### [Görev]
"How large is" ifadesini içeren satırdan kayıtların sonuna kadar olan satırları, iki uç da dahil olmak üzere, "distance" yerine "gap" koyarak yeniden yaz. Geri kalan her şeyi olduğu gibi bırak.

⟨

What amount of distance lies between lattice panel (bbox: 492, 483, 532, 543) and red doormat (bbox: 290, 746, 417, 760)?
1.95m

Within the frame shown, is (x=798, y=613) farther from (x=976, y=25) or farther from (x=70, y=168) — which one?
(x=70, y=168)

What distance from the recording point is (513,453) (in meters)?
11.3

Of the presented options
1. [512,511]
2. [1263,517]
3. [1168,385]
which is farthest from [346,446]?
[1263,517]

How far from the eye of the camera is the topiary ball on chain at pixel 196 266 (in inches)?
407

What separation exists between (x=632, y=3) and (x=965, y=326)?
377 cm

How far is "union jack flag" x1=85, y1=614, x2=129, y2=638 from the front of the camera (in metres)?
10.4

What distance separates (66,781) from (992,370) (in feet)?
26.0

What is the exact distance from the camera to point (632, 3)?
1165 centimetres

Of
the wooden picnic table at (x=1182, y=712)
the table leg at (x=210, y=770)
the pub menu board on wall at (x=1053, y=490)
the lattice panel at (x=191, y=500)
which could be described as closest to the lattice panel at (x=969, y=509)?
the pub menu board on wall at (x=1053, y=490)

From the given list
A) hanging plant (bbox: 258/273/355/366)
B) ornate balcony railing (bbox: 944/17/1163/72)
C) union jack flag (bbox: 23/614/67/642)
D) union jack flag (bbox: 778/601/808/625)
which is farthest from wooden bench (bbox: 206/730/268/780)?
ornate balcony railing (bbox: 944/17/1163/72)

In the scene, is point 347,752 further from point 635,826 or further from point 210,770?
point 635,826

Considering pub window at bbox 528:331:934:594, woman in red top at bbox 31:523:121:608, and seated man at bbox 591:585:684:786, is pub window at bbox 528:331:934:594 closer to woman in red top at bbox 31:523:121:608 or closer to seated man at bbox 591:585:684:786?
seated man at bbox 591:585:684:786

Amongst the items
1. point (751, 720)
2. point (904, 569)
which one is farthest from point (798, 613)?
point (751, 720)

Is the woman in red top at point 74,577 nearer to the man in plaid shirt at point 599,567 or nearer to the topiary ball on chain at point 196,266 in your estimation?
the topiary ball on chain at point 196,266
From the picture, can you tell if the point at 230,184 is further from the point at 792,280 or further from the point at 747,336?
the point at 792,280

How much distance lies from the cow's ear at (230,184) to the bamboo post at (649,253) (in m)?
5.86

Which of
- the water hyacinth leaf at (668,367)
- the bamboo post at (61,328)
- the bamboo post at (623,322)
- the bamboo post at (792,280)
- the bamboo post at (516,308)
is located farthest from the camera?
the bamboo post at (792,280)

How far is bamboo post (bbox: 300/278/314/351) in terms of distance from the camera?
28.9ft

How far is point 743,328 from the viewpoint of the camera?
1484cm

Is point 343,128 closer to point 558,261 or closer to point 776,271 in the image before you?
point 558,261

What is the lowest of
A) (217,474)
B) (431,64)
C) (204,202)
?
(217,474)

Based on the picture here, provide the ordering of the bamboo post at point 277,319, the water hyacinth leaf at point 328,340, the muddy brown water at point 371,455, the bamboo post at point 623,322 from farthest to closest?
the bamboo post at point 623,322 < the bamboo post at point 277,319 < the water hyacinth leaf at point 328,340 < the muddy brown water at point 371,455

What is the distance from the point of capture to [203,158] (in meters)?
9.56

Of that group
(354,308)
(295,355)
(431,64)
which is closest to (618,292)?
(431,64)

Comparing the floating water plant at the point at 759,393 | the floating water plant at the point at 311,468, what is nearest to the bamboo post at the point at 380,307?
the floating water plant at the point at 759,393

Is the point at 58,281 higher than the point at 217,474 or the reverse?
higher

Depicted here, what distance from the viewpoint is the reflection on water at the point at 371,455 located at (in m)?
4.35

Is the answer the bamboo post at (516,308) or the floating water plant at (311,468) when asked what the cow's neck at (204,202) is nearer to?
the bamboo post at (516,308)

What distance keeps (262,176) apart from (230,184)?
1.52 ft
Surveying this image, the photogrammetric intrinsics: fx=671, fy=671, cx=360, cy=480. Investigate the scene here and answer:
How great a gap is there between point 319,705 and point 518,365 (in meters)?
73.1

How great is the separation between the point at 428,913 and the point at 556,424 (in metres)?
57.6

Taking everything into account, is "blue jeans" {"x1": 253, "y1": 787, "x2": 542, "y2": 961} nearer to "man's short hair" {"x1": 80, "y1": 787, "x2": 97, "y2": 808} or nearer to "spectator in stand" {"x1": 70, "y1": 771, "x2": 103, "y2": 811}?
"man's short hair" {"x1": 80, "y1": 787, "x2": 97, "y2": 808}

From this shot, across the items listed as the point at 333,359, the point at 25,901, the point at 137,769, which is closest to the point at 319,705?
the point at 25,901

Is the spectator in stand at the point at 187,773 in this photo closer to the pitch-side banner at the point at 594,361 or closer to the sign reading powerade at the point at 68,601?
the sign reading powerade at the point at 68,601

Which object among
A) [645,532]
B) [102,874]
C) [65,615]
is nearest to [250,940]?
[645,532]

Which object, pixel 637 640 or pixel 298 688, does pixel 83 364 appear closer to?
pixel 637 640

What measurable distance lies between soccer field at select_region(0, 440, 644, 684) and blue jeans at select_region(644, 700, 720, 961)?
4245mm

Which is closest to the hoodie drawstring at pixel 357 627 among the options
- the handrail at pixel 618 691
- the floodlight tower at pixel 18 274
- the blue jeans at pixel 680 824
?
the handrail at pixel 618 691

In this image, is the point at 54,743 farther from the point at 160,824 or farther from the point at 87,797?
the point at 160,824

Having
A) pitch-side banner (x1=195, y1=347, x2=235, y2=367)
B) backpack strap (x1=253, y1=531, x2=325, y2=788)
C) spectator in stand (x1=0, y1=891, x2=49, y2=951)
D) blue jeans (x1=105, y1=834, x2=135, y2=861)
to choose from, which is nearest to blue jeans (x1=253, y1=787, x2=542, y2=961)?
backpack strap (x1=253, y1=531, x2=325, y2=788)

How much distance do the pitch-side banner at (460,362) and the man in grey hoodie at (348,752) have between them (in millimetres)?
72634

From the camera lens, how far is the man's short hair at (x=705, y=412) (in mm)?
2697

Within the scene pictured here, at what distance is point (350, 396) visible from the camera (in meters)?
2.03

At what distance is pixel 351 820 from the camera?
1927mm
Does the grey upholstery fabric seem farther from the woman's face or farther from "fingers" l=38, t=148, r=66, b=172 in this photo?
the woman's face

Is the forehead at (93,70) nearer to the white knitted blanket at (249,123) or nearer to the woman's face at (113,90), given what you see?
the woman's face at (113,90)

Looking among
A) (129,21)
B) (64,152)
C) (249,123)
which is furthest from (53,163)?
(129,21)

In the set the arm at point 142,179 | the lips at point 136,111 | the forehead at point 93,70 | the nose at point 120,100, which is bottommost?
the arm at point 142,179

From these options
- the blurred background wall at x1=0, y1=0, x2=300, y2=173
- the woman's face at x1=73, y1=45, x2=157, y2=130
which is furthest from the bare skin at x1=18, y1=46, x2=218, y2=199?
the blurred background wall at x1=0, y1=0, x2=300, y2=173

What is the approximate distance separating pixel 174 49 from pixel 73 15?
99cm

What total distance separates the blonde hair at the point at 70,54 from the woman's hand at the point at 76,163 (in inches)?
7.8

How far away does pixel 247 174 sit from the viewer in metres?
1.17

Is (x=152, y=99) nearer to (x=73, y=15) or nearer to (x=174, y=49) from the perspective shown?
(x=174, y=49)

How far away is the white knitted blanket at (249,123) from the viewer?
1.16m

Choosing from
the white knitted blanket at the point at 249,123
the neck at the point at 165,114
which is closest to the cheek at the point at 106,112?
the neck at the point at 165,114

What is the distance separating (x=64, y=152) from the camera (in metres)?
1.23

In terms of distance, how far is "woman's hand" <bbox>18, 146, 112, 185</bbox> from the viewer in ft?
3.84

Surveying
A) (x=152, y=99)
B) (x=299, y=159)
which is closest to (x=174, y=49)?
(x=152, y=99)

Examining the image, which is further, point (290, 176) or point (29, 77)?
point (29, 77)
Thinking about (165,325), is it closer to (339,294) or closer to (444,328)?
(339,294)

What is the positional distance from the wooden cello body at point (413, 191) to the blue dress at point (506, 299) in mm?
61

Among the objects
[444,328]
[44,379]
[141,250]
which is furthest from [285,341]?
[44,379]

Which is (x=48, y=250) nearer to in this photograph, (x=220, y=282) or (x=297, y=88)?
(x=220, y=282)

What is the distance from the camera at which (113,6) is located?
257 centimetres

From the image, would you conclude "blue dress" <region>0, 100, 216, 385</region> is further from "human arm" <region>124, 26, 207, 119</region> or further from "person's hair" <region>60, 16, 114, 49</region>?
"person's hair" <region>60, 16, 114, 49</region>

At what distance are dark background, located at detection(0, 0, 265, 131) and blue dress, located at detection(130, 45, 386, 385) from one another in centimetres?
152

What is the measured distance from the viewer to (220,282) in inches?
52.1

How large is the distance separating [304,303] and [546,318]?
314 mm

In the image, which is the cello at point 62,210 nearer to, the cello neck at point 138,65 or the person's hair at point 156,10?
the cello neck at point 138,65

⟩

### [Yazılı yanıt]
How large is the gap separating [304,303] and [546,318]?
314 mm

In the image, which is the cello at point 62,210 nearer to, the cello neck at point 138,65 or the person's hair at point 156,10?
the cello neck at point 138,65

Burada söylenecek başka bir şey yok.